> [Written instruction A]:
Answer these from the Alaska cruise account:
(i) What is the date given as the due date for the trip?
(ii) Where is Rivka's passport finally found?
(iii) Which city is named as the port of departure?

> [Page extract]:
※ ※ ※

We're off to a roaring start. My wife Rivka is coming along on an 8-day/7-night cruise up the Alaska coast. Roaring in this case means we start the great royal hunt for her passport three months before departure.
After all, we don't want to reprise last year's drama of the Labrador trip when she forgot that her passport had expired and had to get an emergency rush new one at much extra cost days before we left. This time I ask her at the beginning of February, way before the May 15 due date, where her passport is. And she can't find it.
Well, to give the shaggy dog a haircut, round about mid-April Madam and our cleaning lady put in a sterling day's-worth of searching and they finally find the glorious document in a bag within a bag within a bag.
But Madam still gets the last laugh. Just when they announce boarding at JFK for the flight to Seattle, she has to go to the loo. When we finally board it's the usual chaos of passengers from everywhere but your seat taking up the bin space above your seat with their vast portmanteaux.
And it's not my fault the flight attendant has no sense of humour.
'How do you like your tea,' quoths she.
'Shaken, not stirred,' quoths I.
Well, she doesn't have to look so sour and almost spill the whole teapot over me.
It is indeed Rivka's fault, though, on the connecting flight from Seattle to Vancouver, our port of departure. Why does she have to interpret the announcement 'will you please turn off your cell phones and all other electronic equipment' as a green light to take out her cell phone, dial and engage in a determined conversation.
Even as we speak the steward is remonstrating with her, on his knees, almost pleading. But Madam is not to be trifled with and winds up her call with lackadaisical tardiness.
We've not even boarded Royal Caribbean's Radiance of the Seas yet and it's already mutiny on the Bounty. We're sitting on chairs in a large shed-like building at the Canada Place dock in Vancouver waiting. And waiting. And waiting.
They're gradually moving us, some 2,000-strong, row by row round a corner where there's a long line moving at a snail's pace to check in. After about an hour a lady moves us to yet another row, still a long, long way away from boarding. Time for Yours Truly to do a Fletcher Christian.
'How much longer is this going to take,' quoths I.
'Well, sometimes it takes 15 minutes and sometimes four hours,' quoths she.
'Well,' quoths I, 'the least you could do is provide some tea, coffee and biscuits while we wait, especially as that video over there says Royal Caribbean welcomes you. What a welcome! That's something your leader should know and do.'
I'm winning converts among the midshipmen. But an arsehole behind me - no, not my own - remonstrates that it's not fair to bawl out the poor lady as it's not her fault.
'I never bawled,' quoths I, 'nor did I say it was her fault.'
As the wait goes on even he says: 'Don't get me wrong, we're mainly on your side.'
But why doesn't Royal Caribbean make that initial introduction to the cruise more passenger-friendly?
To cap off a glorious boarding experience, there's a free raffle for a $500 credit on board and I'm so riled up that I start signing up on the wrong sheet - for Dr. Ravi Sandhu's special Botox skin treatment. Oy Vey!
The Radiance of the Seas, though, is a very presentable vessel. The cabin's got a large window, it's clean, the food is good and there's plenty of it, and there are ample activities, although I don't see myself rock climbing on deck 13, even if I might try a little mini-golf aft on aforesaid deck, where a little blond six-year-old kid is preparing to become the next Tiger Woods.

※ ※ ※

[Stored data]
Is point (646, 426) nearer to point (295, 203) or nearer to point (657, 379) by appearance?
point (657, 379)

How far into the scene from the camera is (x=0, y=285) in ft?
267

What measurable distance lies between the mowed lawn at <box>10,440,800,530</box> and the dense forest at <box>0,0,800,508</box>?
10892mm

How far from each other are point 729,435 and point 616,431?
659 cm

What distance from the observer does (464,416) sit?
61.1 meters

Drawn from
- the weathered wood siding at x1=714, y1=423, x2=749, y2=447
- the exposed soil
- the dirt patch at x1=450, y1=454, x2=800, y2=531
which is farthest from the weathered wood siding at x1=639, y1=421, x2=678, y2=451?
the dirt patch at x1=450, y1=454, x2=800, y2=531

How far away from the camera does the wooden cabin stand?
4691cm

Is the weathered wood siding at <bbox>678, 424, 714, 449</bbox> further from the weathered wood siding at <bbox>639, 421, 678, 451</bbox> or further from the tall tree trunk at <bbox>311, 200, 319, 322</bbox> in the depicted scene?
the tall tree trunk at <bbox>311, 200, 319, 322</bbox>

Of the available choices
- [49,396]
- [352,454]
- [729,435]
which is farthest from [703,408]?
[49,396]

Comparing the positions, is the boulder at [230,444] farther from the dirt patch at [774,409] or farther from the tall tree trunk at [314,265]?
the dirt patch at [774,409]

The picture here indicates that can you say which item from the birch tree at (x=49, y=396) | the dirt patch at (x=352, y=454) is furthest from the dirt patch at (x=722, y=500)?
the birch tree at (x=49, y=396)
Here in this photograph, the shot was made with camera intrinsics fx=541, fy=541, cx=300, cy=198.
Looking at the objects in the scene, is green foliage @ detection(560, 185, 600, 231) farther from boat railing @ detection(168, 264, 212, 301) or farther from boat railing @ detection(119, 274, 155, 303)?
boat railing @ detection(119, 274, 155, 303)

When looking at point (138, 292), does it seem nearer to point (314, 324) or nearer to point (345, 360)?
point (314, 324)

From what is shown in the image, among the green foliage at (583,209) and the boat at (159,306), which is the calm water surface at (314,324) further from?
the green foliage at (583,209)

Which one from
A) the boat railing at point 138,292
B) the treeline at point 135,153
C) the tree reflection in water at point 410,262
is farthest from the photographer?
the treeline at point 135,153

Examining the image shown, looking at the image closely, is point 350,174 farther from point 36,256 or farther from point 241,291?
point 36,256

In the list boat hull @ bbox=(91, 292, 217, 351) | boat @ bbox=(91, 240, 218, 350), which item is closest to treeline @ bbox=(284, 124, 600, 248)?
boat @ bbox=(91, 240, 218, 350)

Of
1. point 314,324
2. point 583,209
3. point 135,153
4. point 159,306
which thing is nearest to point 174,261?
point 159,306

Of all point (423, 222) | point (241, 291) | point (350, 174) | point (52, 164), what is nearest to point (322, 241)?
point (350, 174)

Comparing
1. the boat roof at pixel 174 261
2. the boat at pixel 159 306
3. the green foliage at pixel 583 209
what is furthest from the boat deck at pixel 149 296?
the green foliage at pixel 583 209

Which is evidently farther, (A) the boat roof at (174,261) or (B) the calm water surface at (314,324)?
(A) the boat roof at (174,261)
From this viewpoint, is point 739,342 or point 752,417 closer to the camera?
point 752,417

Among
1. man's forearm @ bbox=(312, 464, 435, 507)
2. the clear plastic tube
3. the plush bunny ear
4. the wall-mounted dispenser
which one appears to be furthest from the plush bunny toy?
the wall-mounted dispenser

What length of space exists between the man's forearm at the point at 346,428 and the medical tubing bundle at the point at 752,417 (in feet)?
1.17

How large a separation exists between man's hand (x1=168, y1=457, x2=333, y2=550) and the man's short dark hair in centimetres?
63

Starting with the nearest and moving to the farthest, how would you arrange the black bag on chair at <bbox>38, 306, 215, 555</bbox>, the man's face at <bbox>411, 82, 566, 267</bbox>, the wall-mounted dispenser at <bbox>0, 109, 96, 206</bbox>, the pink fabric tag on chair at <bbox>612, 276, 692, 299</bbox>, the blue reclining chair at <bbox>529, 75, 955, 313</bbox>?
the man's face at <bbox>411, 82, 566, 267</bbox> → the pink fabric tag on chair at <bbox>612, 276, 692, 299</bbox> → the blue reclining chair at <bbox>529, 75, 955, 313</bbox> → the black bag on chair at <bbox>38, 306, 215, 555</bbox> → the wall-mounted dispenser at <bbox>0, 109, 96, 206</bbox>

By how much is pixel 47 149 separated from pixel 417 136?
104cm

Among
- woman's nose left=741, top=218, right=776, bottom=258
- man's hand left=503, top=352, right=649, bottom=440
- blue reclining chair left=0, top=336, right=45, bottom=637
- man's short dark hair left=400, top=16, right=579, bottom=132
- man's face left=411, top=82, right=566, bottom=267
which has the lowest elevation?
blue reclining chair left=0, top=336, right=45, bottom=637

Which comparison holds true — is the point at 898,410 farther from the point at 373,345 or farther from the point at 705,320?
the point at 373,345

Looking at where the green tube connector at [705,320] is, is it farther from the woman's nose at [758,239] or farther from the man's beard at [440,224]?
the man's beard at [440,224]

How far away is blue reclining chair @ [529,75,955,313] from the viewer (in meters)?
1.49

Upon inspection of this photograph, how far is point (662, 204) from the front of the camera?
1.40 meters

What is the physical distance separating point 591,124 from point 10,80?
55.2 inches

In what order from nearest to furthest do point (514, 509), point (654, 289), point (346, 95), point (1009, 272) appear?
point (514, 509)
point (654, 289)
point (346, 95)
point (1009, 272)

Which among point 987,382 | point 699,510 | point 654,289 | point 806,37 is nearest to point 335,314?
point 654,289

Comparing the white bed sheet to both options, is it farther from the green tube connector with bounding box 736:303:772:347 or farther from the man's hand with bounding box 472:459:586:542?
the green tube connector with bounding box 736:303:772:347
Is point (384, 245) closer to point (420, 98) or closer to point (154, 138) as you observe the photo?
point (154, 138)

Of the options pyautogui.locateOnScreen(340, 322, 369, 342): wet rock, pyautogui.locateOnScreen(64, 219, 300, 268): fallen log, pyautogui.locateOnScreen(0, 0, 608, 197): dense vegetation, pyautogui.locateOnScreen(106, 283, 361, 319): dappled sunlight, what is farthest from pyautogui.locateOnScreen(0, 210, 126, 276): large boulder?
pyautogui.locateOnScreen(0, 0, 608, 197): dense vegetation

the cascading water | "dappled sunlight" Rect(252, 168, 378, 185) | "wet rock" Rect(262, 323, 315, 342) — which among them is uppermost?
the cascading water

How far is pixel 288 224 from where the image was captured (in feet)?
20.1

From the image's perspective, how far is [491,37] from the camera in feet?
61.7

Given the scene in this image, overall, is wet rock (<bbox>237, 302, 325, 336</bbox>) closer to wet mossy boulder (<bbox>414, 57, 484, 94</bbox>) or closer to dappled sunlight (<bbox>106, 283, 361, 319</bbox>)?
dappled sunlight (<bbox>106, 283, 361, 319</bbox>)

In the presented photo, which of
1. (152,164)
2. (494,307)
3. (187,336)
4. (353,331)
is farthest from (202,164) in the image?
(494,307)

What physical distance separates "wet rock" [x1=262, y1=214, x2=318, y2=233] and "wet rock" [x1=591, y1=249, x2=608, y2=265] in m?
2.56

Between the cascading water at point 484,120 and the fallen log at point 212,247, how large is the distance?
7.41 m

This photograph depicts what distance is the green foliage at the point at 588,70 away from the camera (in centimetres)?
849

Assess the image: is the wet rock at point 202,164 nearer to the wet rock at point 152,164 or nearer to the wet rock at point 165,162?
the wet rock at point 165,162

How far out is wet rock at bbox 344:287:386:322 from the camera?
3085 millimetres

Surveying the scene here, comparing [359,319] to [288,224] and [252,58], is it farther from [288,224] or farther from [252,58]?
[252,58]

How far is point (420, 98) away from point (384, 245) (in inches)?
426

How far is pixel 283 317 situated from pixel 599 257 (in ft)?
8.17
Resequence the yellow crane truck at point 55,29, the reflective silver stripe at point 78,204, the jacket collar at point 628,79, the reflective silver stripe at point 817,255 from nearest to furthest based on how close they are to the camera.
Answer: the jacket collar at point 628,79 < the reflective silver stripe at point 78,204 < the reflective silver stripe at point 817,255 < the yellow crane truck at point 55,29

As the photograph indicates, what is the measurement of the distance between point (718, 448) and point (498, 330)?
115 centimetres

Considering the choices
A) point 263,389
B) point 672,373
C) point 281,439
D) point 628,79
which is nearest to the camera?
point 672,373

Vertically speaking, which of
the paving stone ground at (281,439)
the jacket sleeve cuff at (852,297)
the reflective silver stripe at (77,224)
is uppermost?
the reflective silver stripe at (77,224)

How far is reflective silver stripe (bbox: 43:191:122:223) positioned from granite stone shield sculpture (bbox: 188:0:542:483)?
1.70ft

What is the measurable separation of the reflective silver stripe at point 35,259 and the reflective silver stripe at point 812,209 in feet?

※ ※ ※

> [Written instruction B]:
Format the records, starting at the line containing "How far is point (420, 98)" and ending at the end of the records, as a Markdown table with the columns Row and Line. Give each non-blank line its own numbered row.

> [Solution A]:
(i) May 15
(ii) In a bag within a bag within a bag
(iii) Vancouver

> [Solution B]:
| Row | Line |
|---|---|
| 1 | How far is point (420, 98) away from point (384, 245) (in inches)? |
| 2 | 426 |
| 3 | How far is pixel 283 317 situated from pixel 599 257 (in ft)? |
| 4 | 8.17 |
| 5 | Resequence the yellow crane truck at point 55,29, the reflective silver stripe at point 78,204, the jacket collar at point 628,79, the reflective silver stripe at point 817,255 from nearest to furthest based on how close they are to the camera. |
| 6 | Answer: the jacket collar at point 628,79 < the reflective silver stripe at point 78,204 < the reflective silver stripe at point 817,255 < the yellow crane truck at point 55,29 |
| 7 | As the photograph indicates, what is the measurement of the distance between point (718, 448) and point (498, 330)? |
| 8 | 115 centimetres |
| 9 | Considering the choices |
| 10 | A) point 263,389 |
| 11 | B) point 672,373 |
| 12 | C) point 281,439 |
| 13 | D) point 628,79 |
| 14 | which is nearest to the camera? |
| 15 | point 672,373 |
| 16 | Vertically speaking, which of |
| 17 | the paving stone ground at (281,439) |
| 18 | the jacket sleeve cuff at (852,297) |
| 19 | the reflective silver stripe at (77,224) |
| 20 | is uppermost? |
| 21 | the reflective silver stripe at (77,224) |
| 22 | How far is reflective silver stripe (bbox: 43:191:122:223) positioned from granite stone shield sculpture (bbox: 188:0:542:483)? |
| 23 | 1.70ft |
| 24 | What is the measurable separation of the reflective silver stripe at point 35,259 and the reflective silver stripe at point 812,209 in feet? |